The above constitutes a double-edged sword:
On the one hand, it is positive because it allows information to expand and be accessible,
but on the other, it is still negative, since in many cases unreliable sources are consulted, or there is a risk that the patient will begin to self-diagnose and believe that he has the same knowledge and skills as the doctor, which is a serious error.
THE IMPORTANCE OF HAVING A MEDICAL MALPRACTICE LAWYER
Then, it is advisable to go to an office specializing in medical malpractice such as Hawaii medical malpractice to guide us about the procedure to follow and to obtain a medical-legal assessment of the viability of the case.
This means that the medical documentation will be sent to a medical expert who will review it and give his opinion as to the possibilities of success of the claim. Likewise, the lawyers will examine, from a legal point of view, the jurisprudence that may have fallen on similar matters and that serves as a guide to observe the arguments that lead the Court to estimate or dismiss the claim, as well as related aspects, for example. with statutes of limitation or legal and extrajudicial claims.

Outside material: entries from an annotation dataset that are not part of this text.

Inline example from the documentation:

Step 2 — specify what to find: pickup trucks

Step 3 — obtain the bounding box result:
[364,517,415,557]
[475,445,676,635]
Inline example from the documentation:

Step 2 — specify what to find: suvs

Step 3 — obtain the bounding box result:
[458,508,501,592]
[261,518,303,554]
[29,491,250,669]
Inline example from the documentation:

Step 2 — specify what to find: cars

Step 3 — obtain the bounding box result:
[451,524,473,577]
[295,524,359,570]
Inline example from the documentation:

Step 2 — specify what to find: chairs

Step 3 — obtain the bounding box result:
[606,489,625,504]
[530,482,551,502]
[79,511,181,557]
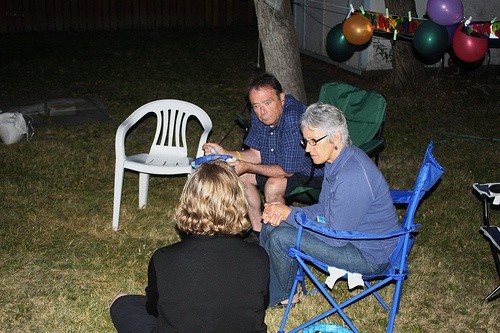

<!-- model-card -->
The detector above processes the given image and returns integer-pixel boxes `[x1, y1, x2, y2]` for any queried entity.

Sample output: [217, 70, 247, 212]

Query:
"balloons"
[452, 24, 488, 62]
[414, 20, 448, 57]
[326, 23, 356, 62]
[427, 0, 463, 26]
[343, 15, 373, 45]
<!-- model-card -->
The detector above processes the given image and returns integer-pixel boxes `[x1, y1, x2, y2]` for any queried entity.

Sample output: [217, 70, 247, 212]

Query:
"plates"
[191, 155, 240, 170]
[302, 323, 355, 333]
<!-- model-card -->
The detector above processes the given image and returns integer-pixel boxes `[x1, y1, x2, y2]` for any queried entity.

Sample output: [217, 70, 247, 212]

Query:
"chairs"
[111, 98, 213, 233]
[220, 80, 389, 240]
[472, 182, 500, 301]
[278, 140, 445, 333]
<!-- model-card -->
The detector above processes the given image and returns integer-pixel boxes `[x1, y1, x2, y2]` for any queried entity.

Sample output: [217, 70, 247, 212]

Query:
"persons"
[109, 159, 270, 333]
[259, 102, 403, 308]
[202, 74, 324, 233]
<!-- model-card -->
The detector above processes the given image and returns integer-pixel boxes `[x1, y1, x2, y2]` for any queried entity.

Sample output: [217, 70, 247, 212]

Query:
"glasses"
[300, 134, 327, 146]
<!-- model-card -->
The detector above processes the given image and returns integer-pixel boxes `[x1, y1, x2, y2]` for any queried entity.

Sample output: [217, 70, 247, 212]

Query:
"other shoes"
[273, 299, 300, 309]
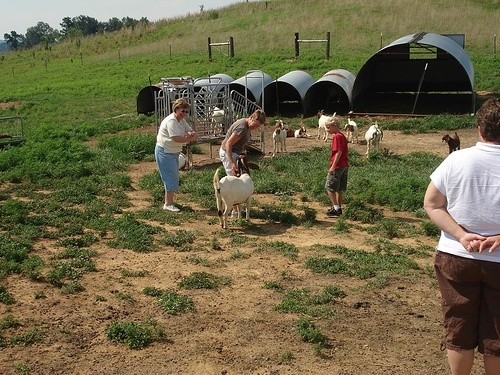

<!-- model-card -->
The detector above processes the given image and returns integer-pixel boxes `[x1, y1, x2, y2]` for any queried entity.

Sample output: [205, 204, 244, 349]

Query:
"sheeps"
[317, 110, 336, 142]
[364, 125, 384, 153]
[212, 149, 255, 230]
[208, 105, 237, 138]
[271, 119, 315, 158]
[344, 120, 360, 144]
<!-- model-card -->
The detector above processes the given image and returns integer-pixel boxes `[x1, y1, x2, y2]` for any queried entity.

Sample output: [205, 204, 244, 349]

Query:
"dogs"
[442, 132, 460, 153]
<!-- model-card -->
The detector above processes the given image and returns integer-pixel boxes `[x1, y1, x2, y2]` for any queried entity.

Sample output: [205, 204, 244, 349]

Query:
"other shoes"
[326, 208, 342, 215]
[163, 203, 181, 212]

This step is one of the fundamentals because in many cases we find patients who are convinced that they have suffered medical malpractice, but it may happen that this is not the case or that their claim is not viable for several reasons, for example:
that the doctor adjusts his performance to what the protocols mark and the unfavorable result is not attributable to him;
that the examination of the medical record cannot prove negligence because it is not collected or deductible from other tests, the patient's word being against the doctor's;
that negligence might exist, but that the main cause of the damage caused is a different one;
that there has been some medical error or error, but that it falls within the usual and is not of the sufficient entity to speak of negligence;
that the action has been negligent, but has not caused damages or those caused by such a small entity that it is not economical to claim them in view of the costs involved in a negligence claim (lawyers, expert, prosecutor)
However, if the result of the feasibility analysis is positive, the claim for the damages caused may be initiated.